:: Exercise input ::
■ ■ ■

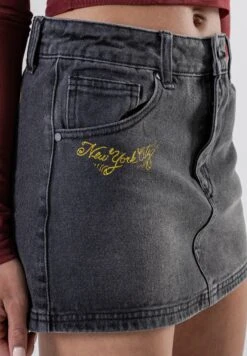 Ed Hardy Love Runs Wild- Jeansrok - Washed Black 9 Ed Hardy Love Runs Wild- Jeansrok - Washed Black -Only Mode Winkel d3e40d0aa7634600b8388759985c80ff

■ ■ ■

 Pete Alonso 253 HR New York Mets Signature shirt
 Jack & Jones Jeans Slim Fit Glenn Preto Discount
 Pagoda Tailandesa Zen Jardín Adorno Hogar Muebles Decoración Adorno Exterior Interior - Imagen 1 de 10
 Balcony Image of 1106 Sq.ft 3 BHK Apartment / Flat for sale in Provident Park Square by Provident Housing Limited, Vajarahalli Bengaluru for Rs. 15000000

■ ■ ■

:: Assigned task ::
Rewrite the lines from the one with "Pete Alonso 253" up to and including the one with "Balcony Image of", switching "shirt" to "hoodie" and leaving the rest untouched.

:: Your response ::
 Pete Alonso 253 HR New York Mets Signature hoodie
 Jack & Jones Jeans Slim Fit Glenn Preto Discount
 Pagoda Tailandesa Zen Jardín Adorno Hogar Muebles Decoración Adorno Exterior Interior - Imagen 1 de 10
 Balcony Image of 1106 Sq.ft 3 BHK Apartment / Flat for sale in Provident Park Square by Provident Housing Limited, Vajarahalli Bengaluru for Rs. 15000000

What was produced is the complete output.